Text under study:
· · · ·
I'm with Nathan here. You can't please all of the people all of the time.

Also the thing to remember here is that you lose ownership of your story the second your book gets into the hands of the public. No matter how well written the story, every person who reads it won't see the same way the writer did. They apply their own life experiences to the piece and see what makes sense to them. Part of being a writer is letting go of the work once it's out there. I won't say a bad review doesn't sting, but you shouldn't let it get you down. It's only an opinion, not an arrest warrant.


----------



## David Derrico (Nov 18, 2009)

Editing is definitely one of our biggest challenges-but it's absolutely essential, IMO, if we want people to take us seriously. In some respects, we have even a higher hurdle than "traditional" authors/publishers, because we haven't earned the reputation for quality yet. People see a typo in a "traditional" book (which I find all the time, often more than one per book), and shrug it off. They see the same typo in an indie book and it counts as a strike against indie publishing. So I think we have to hold ourselves to a very high standard to prove that indie authors produce some very high-quality, professional, well-edited work.

My novels have been around for a while (I wrote the first in 2000), but had sat dormant for a while before the recent eBook revival and my re-devotion to trying to market them. So I was fortunate to have lots of time to make SEVERAL passes through them (along with having 3 extremely intelligent, good editors pick them apart). I find that you reach a point where, no matter how many times you look over it or re-read it, you won't find anything new. If you missed a typo the first 10 read-throughs, you'll miss it on #11 too. There are two solutions: you can try some tricks like reading pages backwards (which may catch some typos but is not great for grammar), OR you have to set the thing down for months or even years and come back to it with fresh eyes.

After doing all that (MANY read-throughs, 3 good in-depth outside edits, comments from several other readers, and re-editing it years later), I thought I caught everything. And, so far, so good for _Right Ascension_. Yet, when I added in some of the front matter to _Declination_, I somehow spelled Right Ascension as Right "Ascesnion." Argh. It's only the freakin' title. It's also my email address. And website. You know how many times I type that word? I wanted to bang my head against a wall. So I re-did all the electronic versions and re-uploaded at CreateSpace and paid for another proof to fix one letter.....


----------



## Edward C. Patterson (Mar 28, 2009)
· · · ·
Recorded data:
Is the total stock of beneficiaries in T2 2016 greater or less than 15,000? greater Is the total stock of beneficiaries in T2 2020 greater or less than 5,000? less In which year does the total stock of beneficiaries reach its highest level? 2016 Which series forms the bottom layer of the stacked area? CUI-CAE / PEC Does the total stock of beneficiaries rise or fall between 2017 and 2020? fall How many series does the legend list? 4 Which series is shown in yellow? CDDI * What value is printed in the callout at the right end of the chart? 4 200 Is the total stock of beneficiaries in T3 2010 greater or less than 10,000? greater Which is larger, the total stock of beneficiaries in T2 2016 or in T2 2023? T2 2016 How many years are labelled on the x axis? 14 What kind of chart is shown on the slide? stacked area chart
· · · ·
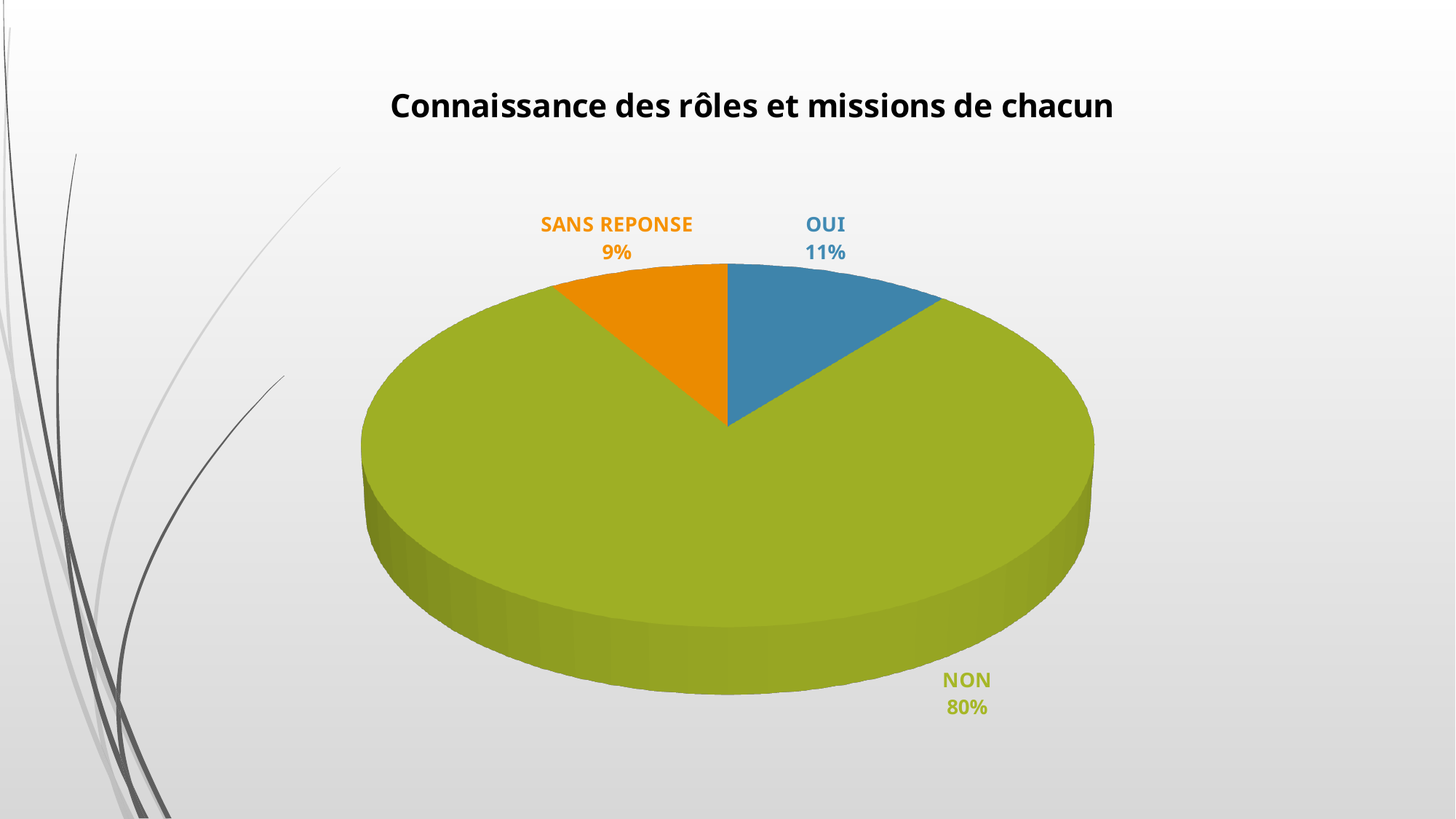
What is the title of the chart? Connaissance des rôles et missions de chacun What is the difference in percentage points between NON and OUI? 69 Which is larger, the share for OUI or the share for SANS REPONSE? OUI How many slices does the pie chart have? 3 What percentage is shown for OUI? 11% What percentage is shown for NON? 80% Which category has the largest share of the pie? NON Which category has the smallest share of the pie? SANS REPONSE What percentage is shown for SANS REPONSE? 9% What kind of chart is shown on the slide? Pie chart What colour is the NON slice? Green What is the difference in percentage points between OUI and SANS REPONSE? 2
· · · ·
Work task A: In the forum thread about editing self-published books, how did David Derrico misspell "Right Ascension" in the front matter of _Declination_?
Work task B: In the forum thread about editing self-published books, list every step David Derrico names in his parentheses after "After doing all that".
Work task C: Continue the forum thread about editing self-published books from where it stops.

Response box A: He spelled it "Ascesnion."

Response box B:
- Many read-throughs
- Three good in-depth outside edits
- Comments from several other readers
- Re-editing it years later

Response box C:
Text-toSpeech on the Kindle 2 or DX is a wonderful last pass-through to catch things that you and everyone else has missed. It's like a vacuum cleaner, and since you're listening and following along, you'll catch things that you wouldn't when your eyes are disengaged from the act of reading. For an author, a Kindle is worth the price of the text-to-speech. I wish I had used it for my first 13 published books. I'll use it for my next 13.  

Ed Patterson


----------



## Nathan (Nov 13, 2009)

Edward C. Patterson said:


> Text-toSpeech on the Kindle 2 or DX is a wonderful last pass-through to catch things that you and everyone else has missed. It's like a vacuum cleaner, and since you're listening and following along, you'll catch things that you wouldn't when your eyes are disengaged from the act of reading. For an author, a Kindle is worth the price of the text-to-speech. I wish I had used it for my first 13 published books. I'll use it for my next 13.
> 
> Ed Patterson


I wonder what the text-to-speech would have done with my book. Is there a "toothless hillbilly" dialect function? Cause I would have needed that.


----------



## Archer (Apr 25, 2009)

When I read my text backwards, it says: 'I buried Paul'
and 'Archer is the Devil' over and over...

One hilarious moment with 'text-to-speech': If the word 'miss' is at the end of a sentence, as in 'That was not a thing to miss.'
It reads 'Mississippi'. 
(Heheheh!)


----------



## Edward C. Patterson (Mar 28, 2009)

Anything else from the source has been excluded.